>>>

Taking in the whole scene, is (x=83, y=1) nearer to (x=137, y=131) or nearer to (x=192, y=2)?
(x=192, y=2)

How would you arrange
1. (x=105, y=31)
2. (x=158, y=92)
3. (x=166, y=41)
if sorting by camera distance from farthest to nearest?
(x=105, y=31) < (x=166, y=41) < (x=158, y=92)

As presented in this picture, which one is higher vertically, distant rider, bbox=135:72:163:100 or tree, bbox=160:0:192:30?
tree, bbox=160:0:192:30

<<<

* [Written exercise] Turn every line of the records above into one numbered list with each line as its own item, and drop the blank lines.

* [Worked solution]
1. Taking in the whole scene, is (x=83, y=1) nearer to (x=137, y=131) or nearer to (x=192, y=2)?
2. (x=192, y=2)
3. How would you arrange
4. 1. (x=105, y=31)
5. 2. (x=158, y=92)
6. 3. (x=166, y=41)
7. if sorting by camera distance from farthest to nearest?
8. (x=105, y=31) < (x=166, y=41) < (x=158, y=92)
9. As presented in this picture, which one is higher vertically, distant rider, bbox=135:72:163:100 or tree, bbox=160:0:192:30?
10. tree, bbox=160:0:192:30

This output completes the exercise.